After spending weeks riding his new, and first, bicycle inside the restricted confines of his Junction-area home, five-year-old River Majster woke up last Saturday with an ear-to-ear smile. The unseasonably warm temperatures may have scuttled the plans of winter sports fanatics, but it meant River would finally be able to spin his wheels outdoors, engaging in a cherished rite of passage with his beloved Christmas gift.
With his younger brother and father, Greg, in tow, River was in his glory as he pedaled.
“This was his first time taking it out,” his dad explained. “He was so excited.”
River’s excitement would end in a stream of tears when his bike was stolen as the trio frequented Perth Square Park near Dupont Street and Symington Avenue.
“I thought nobody is going to take a kid’s bike,” Greg said.
But that’s exactly what somebody did as River played with his father and brother.
“He was obviously crushed,” Greg added. “He was very, very disappointed that the bike was gone.
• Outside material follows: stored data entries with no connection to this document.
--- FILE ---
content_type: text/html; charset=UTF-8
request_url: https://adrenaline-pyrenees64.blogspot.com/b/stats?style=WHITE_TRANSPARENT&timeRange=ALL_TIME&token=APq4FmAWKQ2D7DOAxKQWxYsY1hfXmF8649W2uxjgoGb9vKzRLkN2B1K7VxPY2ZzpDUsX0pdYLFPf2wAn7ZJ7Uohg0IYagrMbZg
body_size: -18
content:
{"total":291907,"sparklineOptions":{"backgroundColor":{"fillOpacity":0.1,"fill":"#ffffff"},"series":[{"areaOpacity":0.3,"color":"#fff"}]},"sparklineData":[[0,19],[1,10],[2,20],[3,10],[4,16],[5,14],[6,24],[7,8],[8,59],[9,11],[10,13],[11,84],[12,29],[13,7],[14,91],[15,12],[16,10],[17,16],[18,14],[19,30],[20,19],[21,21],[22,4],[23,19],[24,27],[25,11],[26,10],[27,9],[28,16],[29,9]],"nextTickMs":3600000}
He just got the bike for Christmas too.”
“We said ‘don’t worry we’ll get you another bike.’ Really it isn’t about the bicycle itself, because he can have another bike. It’s really about showing respect for other peoples’ property.”
But River was adamant that he wanted his bike back, and when he got home that day he immediately began drawing pictures of it to post around the neighbourhood.
His father has posted some of them near the playground in hopes that the bike will be returned. He’s even offered a small reward.
“I don’t want to shame anybody,” Greg adds. “I don’t know what their situation is. I’m even willing to give a $20 reward for bringing it back, no questions asked. Just for doing the right thing.”
He’s also tried to shield River from an innocence-shattering situation.
“I try to keep the innocence in him as much as possible,” he adds, “And I said ‘somebody must have mistaken the fact that it wasn’t left for them to take.'”
“I basically tried to explain to him that sometimes people don’t know any better. It doesn’t mean you’re not going to get it back. We are going to try to get it back. And that’s why he made all the posters.”
With his parents’ permission, River weighed in on the situation.
“I left my bike behind and my bike was gone,” he said.
“Can you please give it back?”
His family hopes someone will come forward and return the bike, but even if that doesn’t happen his dad is optimistic something positive can be salvaged from the situation.
“I tried to have a learning experience with River about this and say, ‘You can get another bike’ just be happy that everything is good and we have each other.”